▶ データ記録:
—————

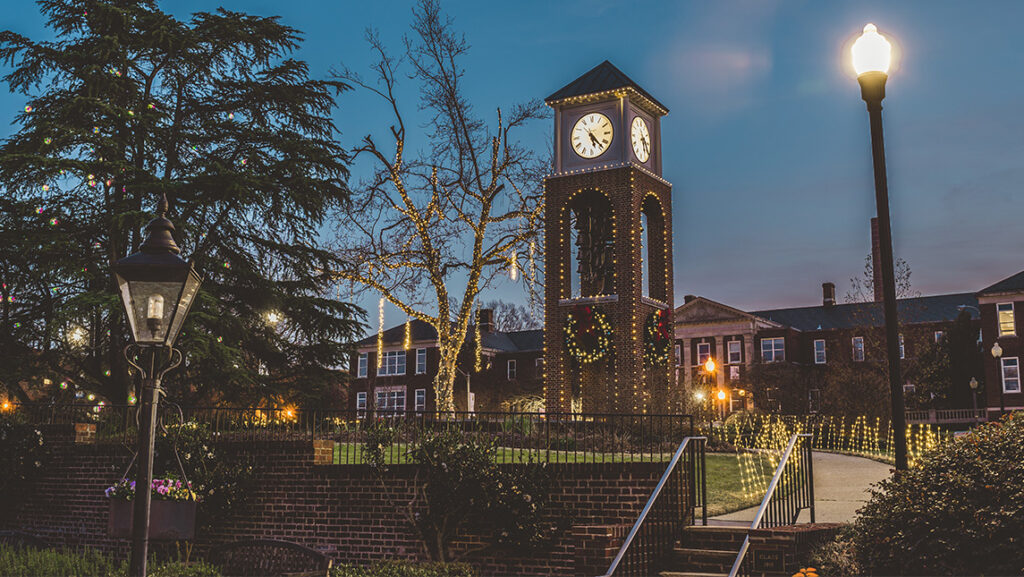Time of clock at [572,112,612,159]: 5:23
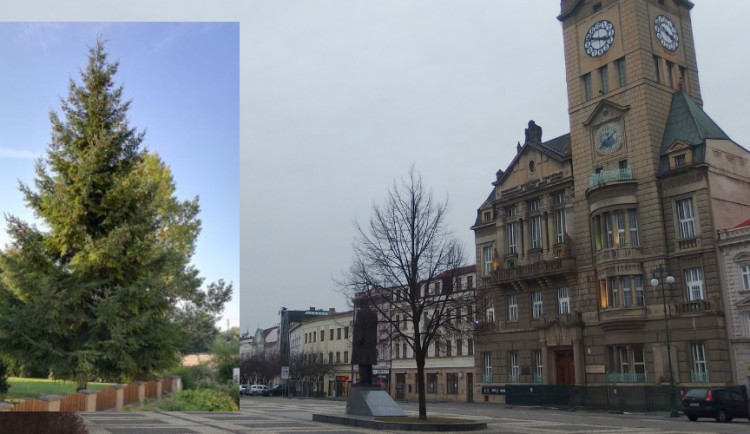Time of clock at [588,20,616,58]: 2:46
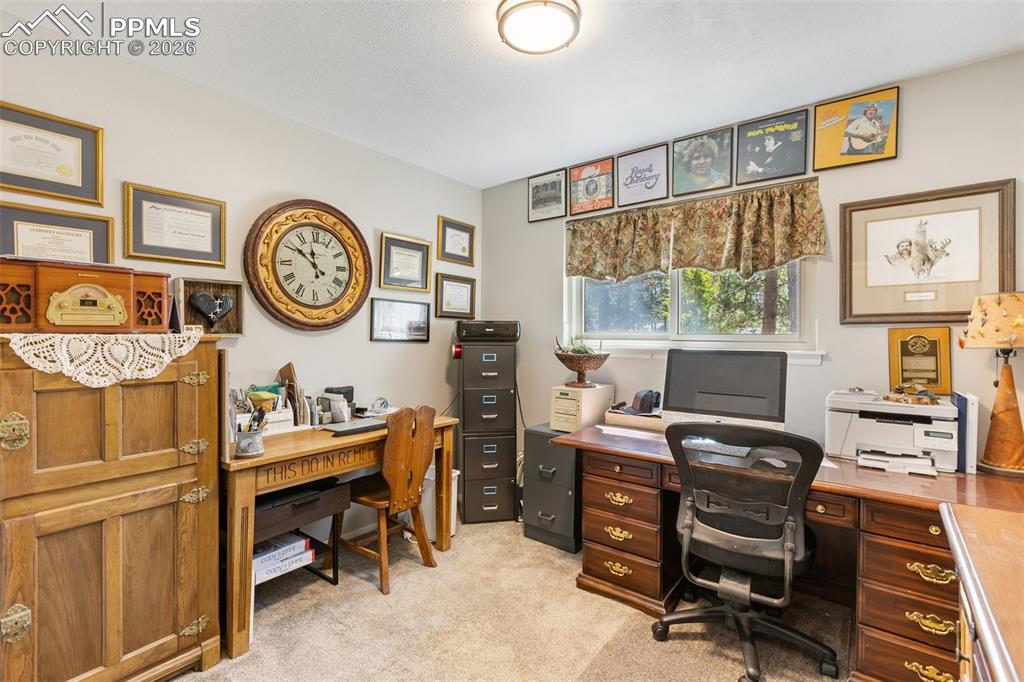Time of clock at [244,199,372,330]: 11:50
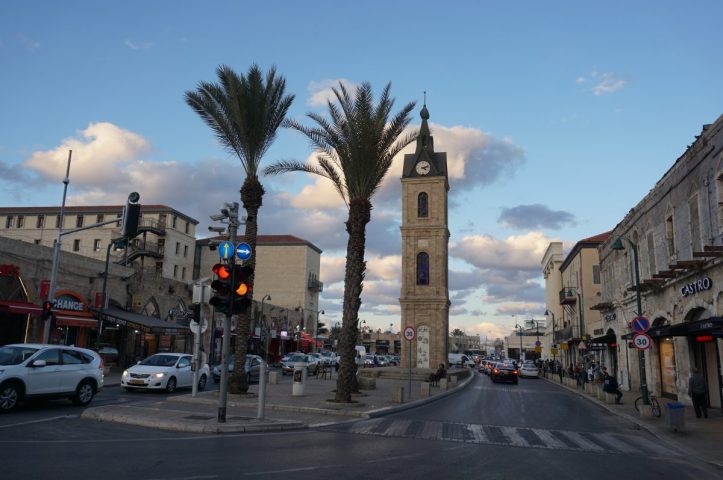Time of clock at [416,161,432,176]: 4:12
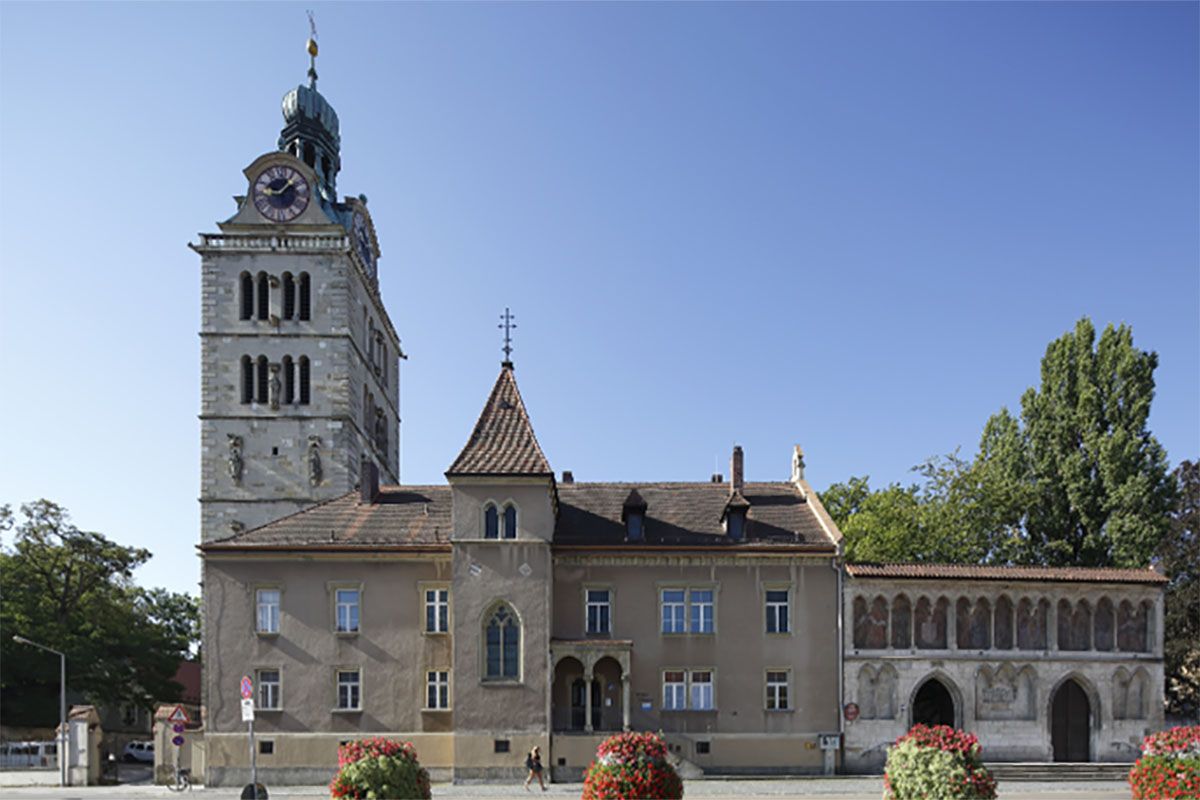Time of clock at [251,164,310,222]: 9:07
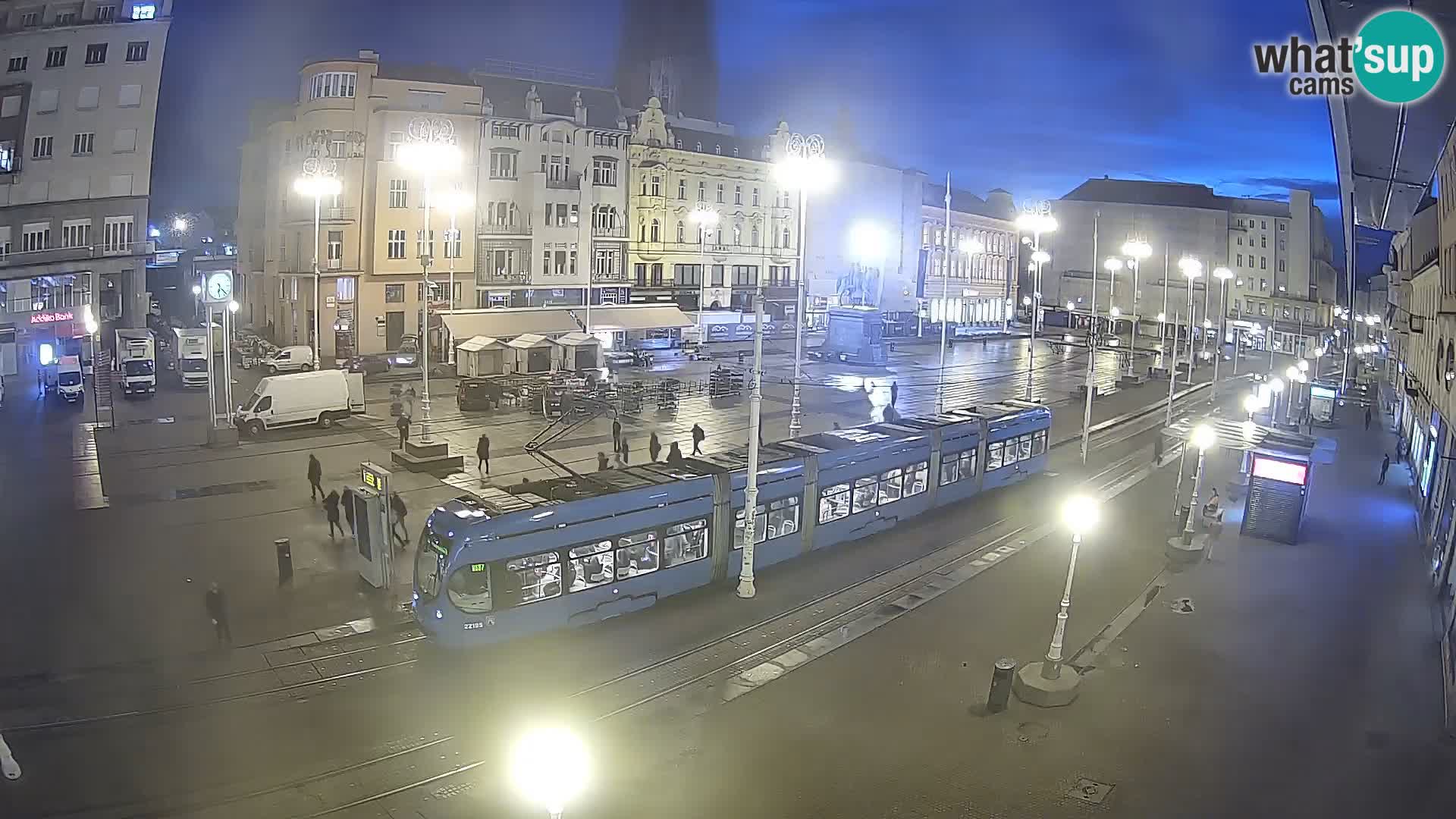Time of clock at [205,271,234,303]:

—————

▶ 取り組む課題: 「Time of clock at [588,20,616,58]: 2:46」を含む行からエントリの最後までを、両端の行も含めてそのまま書き写してください。画像は答えに含めないこと。

▶ 課題の解答:
Time of clock at [588,20,616,58]: 2:46
Time of clock at [244,199,372,330]: 11:50
Time of clock at [416,161,432,176]: 4:12
Time of clock at [251,164,310,222]: 9:07
Time of clock at [205,271,234,303]:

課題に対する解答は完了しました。